No data at rest: Paramant stores no payload on disk. Files reside in RAM only and are deleted upon first download (burn-on-read). The concept of “data at rest” is structurally eliminated for transit events. An attacker who gains access to the relay server finds no stored data.

Ciphertext padding: All transfers are padded to a fixed 5 MB block, preventing traffic analysis based on file size — relevant for SCADA environments where message patterns carry operational meaning.

IEC 62443-3-2 requires assets to be grouped into security zones. Communication between zones must traverse defined conduits with security controls. SR 5.1 requires the system to separate networks and communications into different security zones.

Dedicated IoT conduit: Paramant provides a dedicated relay sector at iot.paramant.app that is isolated at the application and network level from all other sectors (relay, health, legal, finance). Traffic from OT environments is never co-mingled with other sectors.

Conduit as a service: The paramant relay acts as the conduit between your OT zone and a receiving IT zone or cloud system. Data enters the conduit encrypted and exits as ciphertext. The conduit itself cannot decrypt the payload. This mirrors the IEC 62443 principle of a managed, controlled communication path with no persistent data in the conduit.

Self-hosted option: Operators with strict zone control requirements can deploy paramant relay entirely within their own infrastructure, maintaining full network topology control without any dependency on the managed cloud service.

SR 3.1 requires the IACS to protect the integrity of transmitted information to detect and correct errors and detect and deter tampering.

Cryptographic integrity: The paramant wire format includes an AEAD authentication tag (AES-256-GCM). Any modification of the ciphertext in transit — whether by a network attacker or a compromised relay — causes decryption to fail with an authentication error. Tampered transfers are rejected, not silently accepted.

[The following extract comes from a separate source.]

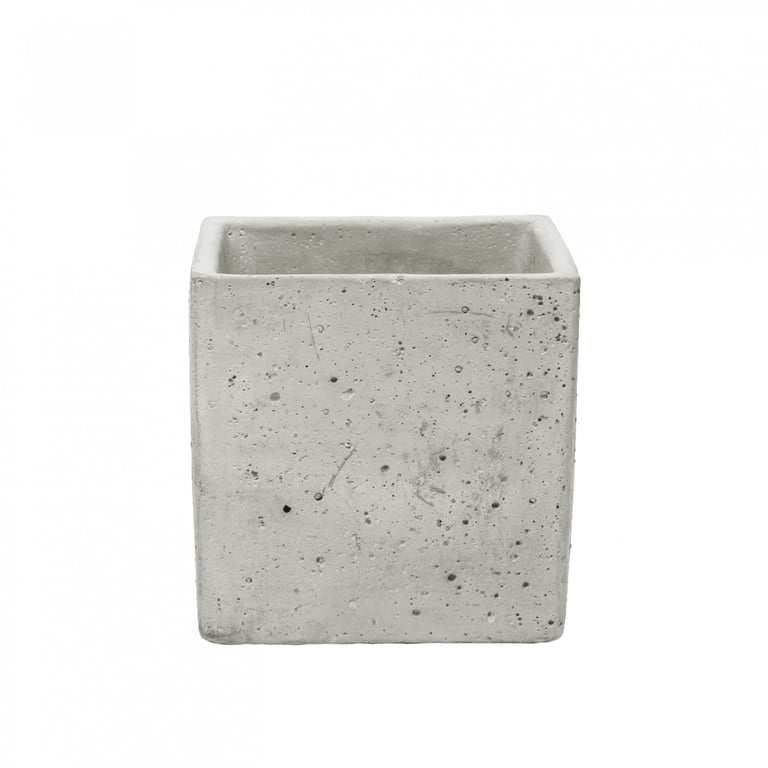 10cm Square Cement Flower Pot - Durable Home Decor Outdoor Garden Decoration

CT log integrity: Every key registration is appended to a Merkle tree. The tree root hash is published at health.paramant.app/v2/ct/log. Any retroactive modification of a log entry invalidates all subsequent tree hashes, making tampering immediately detectable by any verifier who holds the expected root.

ML-DSA-65 relay identity: Each relay instance signs its registration with ML-DSA-65 (NIST FIPS 204, post-quantum digital signature). A relay claiming a known identity cannot be impersonated without the corresponding signing key.

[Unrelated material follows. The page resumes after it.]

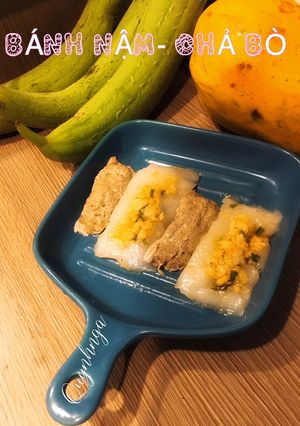 Hình của món Bánh nậm- chả bò.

IEC 62443-2-3 addresses patch management and the security of supplier relationships. IEC 62443-2-1 requires a documented security program for the IACS components in use.

Minimal attack surface: The relay binary has 22 runtime dependencies, all present in the public npm registry with reproducible builds. The Docker image is built from Alpine Linux with a non-root relay process and a read-only filesystem. No shell access is exposed at runtime.

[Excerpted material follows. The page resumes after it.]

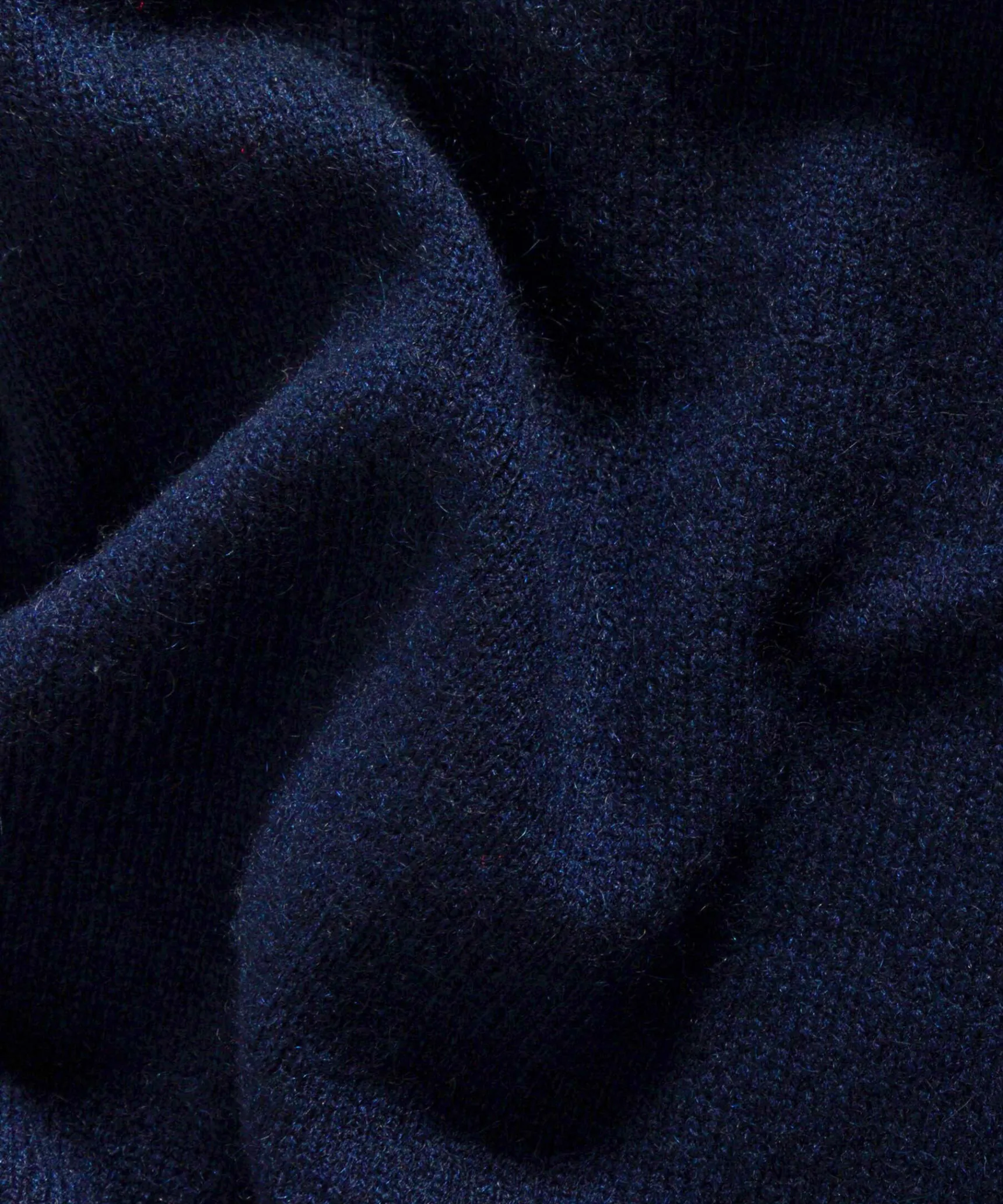 Online Rodier Pull col roulé en cachemire bleu nuit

Publicly audited: The relay software is open source under BUSL-1.1. An independent security audit (RAPTOR methodology, April 2026) is available and documents all findings and remediations. Operators can verify that findings have been addressed before deployment.

Versioned releases: All relay releases are tagged, signed, and published on GitHub and Docker Hub (mtty001/relay). Patch history is publicly traceable. Operators receive upgrade paths without hidden changes.